Mais soyons clairs : quand on jeûne, on active les processus de nettoyage. Une fois que c’est lancé, c’est lancé. On obtient ce qu’on a demandé. Il convient donc d’être au clair avec sa volonté.


Le jeûne 

Le principe du jeûne est de supprimer toute digestion et de se mettre au repos sensoriel sans activité motrice (ou minimale = jeûne hygiéniste) et toute l’énergie se trouve alors réservée à la détox et à l‘élimination. 

Le jeûne est pratiqué par l’homme depuis la nuit des temps et par les animaux, il est alors instinctif et associé au repos. Le jeûne peut être « obligé » suite par exemple à une crise de foie, une gastro ou une intoxication alimentaire. Le corps refuse alors de manger pour garder l’énergie nécessaire pour expulser l’intrus, faire le nettoyage dont il a besoin pour retrouver sa vitalité. Les enfants jeûnent intuitivement quand ils sont malades (et aux parents de leur dire « mais mange, il faut que tu reprennes des forces » NON ! Les parents n’ont pas toujours raison !). Le jeûne peut être également conscient dans une dynamique de nettoyage, de régénération et/ou de guérison. Il est alors souvent programmé par le mental.

Les étapes intermédiaires vont être la cure hypotoxique, le 100% cru, la diète de fruits variés, la mono diète (un seul fruit/aliment), la cure de jus, le jeune matinal, le jeûne intermittent, le jeûne à l’eau, le jeune sec (attention, sous surveillance uniquement).

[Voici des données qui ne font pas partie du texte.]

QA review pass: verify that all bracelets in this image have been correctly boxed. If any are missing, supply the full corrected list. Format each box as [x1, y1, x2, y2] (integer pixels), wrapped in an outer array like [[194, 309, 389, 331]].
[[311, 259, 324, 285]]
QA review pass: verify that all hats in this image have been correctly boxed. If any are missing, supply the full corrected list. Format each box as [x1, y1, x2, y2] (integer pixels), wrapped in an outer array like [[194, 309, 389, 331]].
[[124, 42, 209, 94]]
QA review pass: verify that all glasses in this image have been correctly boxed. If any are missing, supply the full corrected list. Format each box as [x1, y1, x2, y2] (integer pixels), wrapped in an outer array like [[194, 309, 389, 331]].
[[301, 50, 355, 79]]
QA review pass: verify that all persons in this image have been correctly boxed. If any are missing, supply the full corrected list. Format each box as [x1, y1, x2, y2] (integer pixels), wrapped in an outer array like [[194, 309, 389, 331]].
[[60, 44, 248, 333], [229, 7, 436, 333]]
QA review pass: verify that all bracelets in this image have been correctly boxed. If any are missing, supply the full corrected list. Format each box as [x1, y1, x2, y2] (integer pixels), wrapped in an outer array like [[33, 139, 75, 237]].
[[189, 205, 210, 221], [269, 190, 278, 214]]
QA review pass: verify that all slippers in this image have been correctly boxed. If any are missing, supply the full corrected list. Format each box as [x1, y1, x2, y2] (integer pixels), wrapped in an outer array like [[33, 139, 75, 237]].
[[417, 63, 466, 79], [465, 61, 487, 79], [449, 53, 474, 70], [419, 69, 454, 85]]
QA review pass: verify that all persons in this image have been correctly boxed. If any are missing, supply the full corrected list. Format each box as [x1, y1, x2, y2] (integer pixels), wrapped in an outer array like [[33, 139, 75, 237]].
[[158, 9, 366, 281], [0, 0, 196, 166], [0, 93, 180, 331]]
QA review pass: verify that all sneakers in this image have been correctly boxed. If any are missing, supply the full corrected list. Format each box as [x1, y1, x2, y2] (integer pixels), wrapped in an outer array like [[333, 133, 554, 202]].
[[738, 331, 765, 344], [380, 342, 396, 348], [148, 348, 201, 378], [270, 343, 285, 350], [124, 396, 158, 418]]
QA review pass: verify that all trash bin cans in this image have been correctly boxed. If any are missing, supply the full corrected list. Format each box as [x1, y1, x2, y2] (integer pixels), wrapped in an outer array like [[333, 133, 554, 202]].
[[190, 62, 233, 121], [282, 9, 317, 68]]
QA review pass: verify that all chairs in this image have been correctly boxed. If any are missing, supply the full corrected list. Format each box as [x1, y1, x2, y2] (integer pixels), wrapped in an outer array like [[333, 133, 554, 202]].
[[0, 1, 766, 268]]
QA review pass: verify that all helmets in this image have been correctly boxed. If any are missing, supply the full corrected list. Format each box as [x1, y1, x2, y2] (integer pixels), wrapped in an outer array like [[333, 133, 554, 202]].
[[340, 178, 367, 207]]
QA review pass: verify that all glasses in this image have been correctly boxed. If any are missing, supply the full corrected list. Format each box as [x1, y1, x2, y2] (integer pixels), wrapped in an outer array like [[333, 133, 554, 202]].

Sur une pathologie lourde, cela veut dire beaucoup à détoxiner : il est fondamental d’y aller mollo, par paliers, en fonction de l’urgence de la situation.

Nous jeûnons déjà tous la nuit : ce jeûne nocturne dure variablement entre 5-6h et 10h. Le jeûne nocturne physiologique n’est aucunement thérapeutique ; si on est déjà malade, on ne va pas guérir. Et je précise que le jeûne thérapeutique est à ce jour interdit en France, mais chez certains de nos pays voisins il est pratiqué et encouragé par le système de santé national ! Pour que ce jeûne nocturne commence à avoir des effets physiologiques, il doit être d’un minimum de 12H, et les effets sont intéressants à partir de 15-16h de jeûne.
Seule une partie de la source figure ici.